The spread of the disease, and the wet market known as the epicenter stems from a tradition of eating wild meat in some parts of China. Ever since the outbreak of the coronavirus, pictures of bat soup were circulated on social media, bringing along with it a chiroptophobia (fear of bats). Viewers were shocked by how such an exotic animal could be cooked into a nutritious and luxurious meal. A 2016 video of a pretty female travel host eating fruit bat in the Republic of Palau also went viral. Netizens comment under her Weibo post that what she did back then was gross. One Weibo user commented, “What’s gross is not the bat itself but the person who made it into food and eat it.” She then argued that it was a common local meal and that the bat was domestically raised, not wild.

History of wild meat consumption in China

In fact, there’s a long culinary history involving wild meat in China and other Asian countries. For a long period of time in Chinese history, wild game was seen as rare delicacies. In primitive times, before humans began animal husbandry, wild animals were a main source of nutrition. During the Zhou dynasty when humans learned how to cook, people’s favorite wild animals to dine on included elk, deer, bear, wild boar, rabbit, badger, goose, quail, etc.

Professor Zhou Daming, dean of anthropology at Sun Yat-Sen University said. “Actually, let’s assume the history of human development has 3 million years, it is almost certain there are 2.99 million years that people were eating game. The domestication of animals only lasted for some 10,000 years.”

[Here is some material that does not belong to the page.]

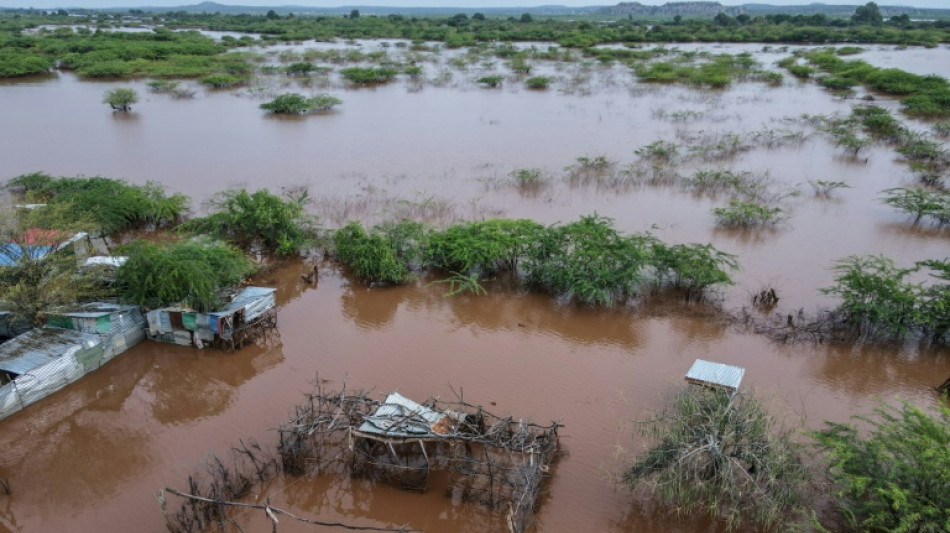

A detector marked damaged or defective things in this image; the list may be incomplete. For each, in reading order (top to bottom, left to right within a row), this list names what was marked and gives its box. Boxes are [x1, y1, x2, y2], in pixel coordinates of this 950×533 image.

damaged dwelling [0, 304, 145, 420]
damaged dwelling [163, 380, 560, 532]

As written in “Dream of the Red Chamber” (Qing dynasty), one of the four most influential literary works in Chinese history, wild meat was the embodiment of elegance and extravagance. Delicacies like civet cat preserved in salt, were always reserved for the most noble descendants in the feudal family.

In the 1980s, local markets in Guangdong, apart from the normal groceries and produce, featured turtles sold in large wash basins and monkeys in cages. In the 1995 Hong Kong movie The Chinese Feast, a culinary competition ends with a forbidden dish — monkey brains. The old-fashioned way is to tie living monkeys under the table, crush their skull allowing diners to eat monkey brains raw with hot oil poured on it. However in the movie, it turned out that the chef used tofu, instead of real monkey brains to fool the judges. The scene gives more credibility to the saying “The Chinese would practically eat everything.”

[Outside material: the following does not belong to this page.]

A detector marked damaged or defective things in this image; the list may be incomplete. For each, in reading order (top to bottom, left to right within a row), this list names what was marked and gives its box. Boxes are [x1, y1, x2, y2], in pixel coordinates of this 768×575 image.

scene of eating raw “monkey brains” from the film The Chinese Feast (source: bilibili)

Why people should stop eating games?

Ever since the coronavirus outbreak, several provinces have issued relevant regulations on preventing wild meat consumption. On January 21, the Guangdong Provincial Bureau of Market Supervision and Administration and the Guangdong Consumer Committee jointly issued the “Notice on 2020 Spring Festival Consumption”, noting that consuming wild animals is officially banned to avoid contact with bacteria of unknown origin.

From the point of view of modern nutrition, there is no obvious benefit from eating wild animals instead of domestic animals, and they are almost the same in terms of protein, carbohydrates, minerals and vitamins.

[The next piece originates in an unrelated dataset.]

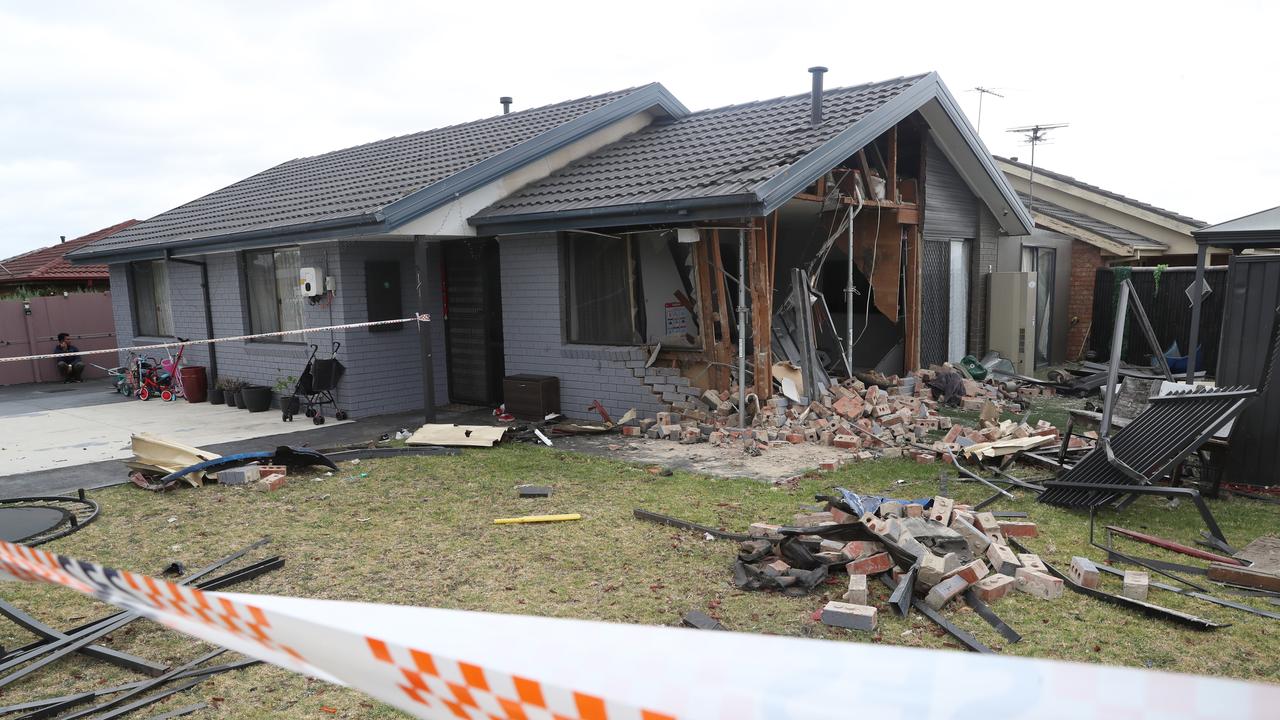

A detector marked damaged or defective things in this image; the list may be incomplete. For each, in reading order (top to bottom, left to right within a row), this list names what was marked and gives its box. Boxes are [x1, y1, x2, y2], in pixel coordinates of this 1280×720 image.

broken metal frame [1008, 536, 1232, 632]
broken metal frame [1088, 564, 1280, 620]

According to an article by the Southern Daily back in 2004 after the SARS crisis, Wu Ziqiang, a pharmacist at the Guangdong Provincial Hospital of Traditional Chinese Medicine, pointed out that there are absolutely no scientific grounds advocating wild meat as more nutritious than regular meat (chicken, duck and beef). “In fact eating game is a bad habit, which mainly caters to a psychological need.” In a word, curiosity killed the cat. It’s time to drop the gluttonous desire and show more respect to the law of nature.